*DATA SHOWN*.
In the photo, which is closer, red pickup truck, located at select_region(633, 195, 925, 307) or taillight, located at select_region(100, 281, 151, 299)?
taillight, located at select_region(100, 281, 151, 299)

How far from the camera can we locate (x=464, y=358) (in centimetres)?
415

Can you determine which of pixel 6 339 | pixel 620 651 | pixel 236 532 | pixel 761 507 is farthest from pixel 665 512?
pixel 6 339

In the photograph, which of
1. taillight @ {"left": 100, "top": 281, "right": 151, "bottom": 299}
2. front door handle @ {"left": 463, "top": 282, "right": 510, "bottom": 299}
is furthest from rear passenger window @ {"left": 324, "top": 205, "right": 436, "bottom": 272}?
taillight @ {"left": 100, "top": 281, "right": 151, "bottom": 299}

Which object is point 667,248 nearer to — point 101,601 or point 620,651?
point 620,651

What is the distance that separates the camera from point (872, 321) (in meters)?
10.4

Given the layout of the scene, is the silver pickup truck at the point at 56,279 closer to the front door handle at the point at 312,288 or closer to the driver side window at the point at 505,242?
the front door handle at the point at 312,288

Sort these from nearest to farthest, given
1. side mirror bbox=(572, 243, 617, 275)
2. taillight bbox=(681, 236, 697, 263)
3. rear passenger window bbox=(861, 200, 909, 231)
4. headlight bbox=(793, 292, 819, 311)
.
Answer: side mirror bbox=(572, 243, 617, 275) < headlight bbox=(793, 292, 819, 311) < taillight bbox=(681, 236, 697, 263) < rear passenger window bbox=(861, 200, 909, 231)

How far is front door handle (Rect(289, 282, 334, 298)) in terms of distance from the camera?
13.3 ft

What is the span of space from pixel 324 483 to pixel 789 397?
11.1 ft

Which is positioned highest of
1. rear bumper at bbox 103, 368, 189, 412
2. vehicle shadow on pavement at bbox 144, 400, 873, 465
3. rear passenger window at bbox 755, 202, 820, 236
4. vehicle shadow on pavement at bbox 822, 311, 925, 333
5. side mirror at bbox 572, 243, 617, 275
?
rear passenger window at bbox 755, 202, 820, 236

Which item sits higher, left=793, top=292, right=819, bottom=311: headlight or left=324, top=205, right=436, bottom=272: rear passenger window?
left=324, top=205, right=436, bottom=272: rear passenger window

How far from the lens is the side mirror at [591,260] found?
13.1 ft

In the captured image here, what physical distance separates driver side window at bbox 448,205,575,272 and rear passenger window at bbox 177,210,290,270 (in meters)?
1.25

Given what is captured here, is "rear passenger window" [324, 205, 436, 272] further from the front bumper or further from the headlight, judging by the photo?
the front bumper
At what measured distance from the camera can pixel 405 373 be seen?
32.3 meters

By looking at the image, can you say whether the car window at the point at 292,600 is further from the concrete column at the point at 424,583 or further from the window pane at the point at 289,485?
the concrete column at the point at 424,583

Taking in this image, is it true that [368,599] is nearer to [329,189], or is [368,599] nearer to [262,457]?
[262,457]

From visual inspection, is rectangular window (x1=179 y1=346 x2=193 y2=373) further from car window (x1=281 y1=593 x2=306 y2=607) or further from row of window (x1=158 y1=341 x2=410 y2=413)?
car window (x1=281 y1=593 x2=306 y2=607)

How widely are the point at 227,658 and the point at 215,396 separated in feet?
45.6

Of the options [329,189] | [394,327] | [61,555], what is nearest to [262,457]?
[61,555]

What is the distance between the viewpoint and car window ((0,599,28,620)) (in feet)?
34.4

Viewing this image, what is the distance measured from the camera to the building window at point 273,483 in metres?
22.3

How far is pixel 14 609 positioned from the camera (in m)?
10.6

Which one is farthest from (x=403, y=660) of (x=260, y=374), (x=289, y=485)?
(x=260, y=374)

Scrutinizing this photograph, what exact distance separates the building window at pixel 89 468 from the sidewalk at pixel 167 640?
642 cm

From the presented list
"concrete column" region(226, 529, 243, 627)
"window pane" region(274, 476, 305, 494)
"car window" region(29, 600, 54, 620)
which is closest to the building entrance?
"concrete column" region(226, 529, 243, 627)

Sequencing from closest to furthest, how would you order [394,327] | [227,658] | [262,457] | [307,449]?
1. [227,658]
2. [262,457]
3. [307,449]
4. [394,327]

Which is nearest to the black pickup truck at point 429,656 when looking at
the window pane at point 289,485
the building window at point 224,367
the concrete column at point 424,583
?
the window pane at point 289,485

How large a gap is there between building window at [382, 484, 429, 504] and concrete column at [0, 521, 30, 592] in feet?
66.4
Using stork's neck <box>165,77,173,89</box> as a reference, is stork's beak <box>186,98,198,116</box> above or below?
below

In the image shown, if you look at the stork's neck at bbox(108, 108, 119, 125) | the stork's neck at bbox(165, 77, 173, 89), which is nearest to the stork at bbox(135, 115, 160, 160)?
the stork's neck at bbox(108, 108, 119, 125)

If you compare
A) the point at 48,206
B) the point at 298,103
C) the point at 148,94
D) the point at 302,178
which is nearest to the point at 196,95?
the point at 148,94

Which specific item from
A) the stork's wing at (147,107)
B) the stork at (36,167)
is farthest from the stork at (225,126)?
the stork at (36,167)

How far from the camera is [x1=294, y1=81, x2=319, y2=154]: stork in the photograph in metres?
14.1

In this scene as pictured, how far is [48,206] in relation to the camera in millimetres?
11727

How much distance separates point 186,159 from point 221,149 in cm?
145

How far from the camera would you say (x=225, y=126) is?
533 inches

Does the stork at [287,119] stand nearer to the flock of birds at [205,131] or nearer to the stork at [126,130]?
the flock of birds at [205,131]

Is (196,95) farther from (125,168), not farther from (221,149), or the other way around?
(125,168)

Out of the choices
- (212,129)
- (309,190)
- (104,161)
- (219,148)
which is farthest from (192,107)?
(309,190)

*YOUR INSTRUCTIONS*.
Reproduce, word for word, every line starting at the line that contains "Which specific item from" and ending with the final line of the entries.

*THE RESULT*.
Which specific item from
A) the stork's wing at (147,107)
B) the stork at (36,167)
is farthest from the stork at (225,126)?
the stork at (36,167)

How far from the camera is [x1=294, y1=81, x2=319, y2=154]: stork in the photograph in metres?
14.1

In this scene as pictured, how far is [48,206] in relation to the camera in millimetres?
11727

How much distance separates point 186,159 from point 221,149 in cm?
145

How far from the camera would you say (x=225, y=126) is?
533 inches

Does the stork at [287,119] stand nearer to the flock of birds at [205,131] or nearer to the stork at [126,130]?
the flock of birds at [205,131]

Is (196,95) farther from (125,168), not farther from (221,149), or the other way around?
(125,168)

Out of the choices
- (212,129)
- (309,190)
- (104,161)
- (219,148)
which is farthest from (192,107)?
(309,190)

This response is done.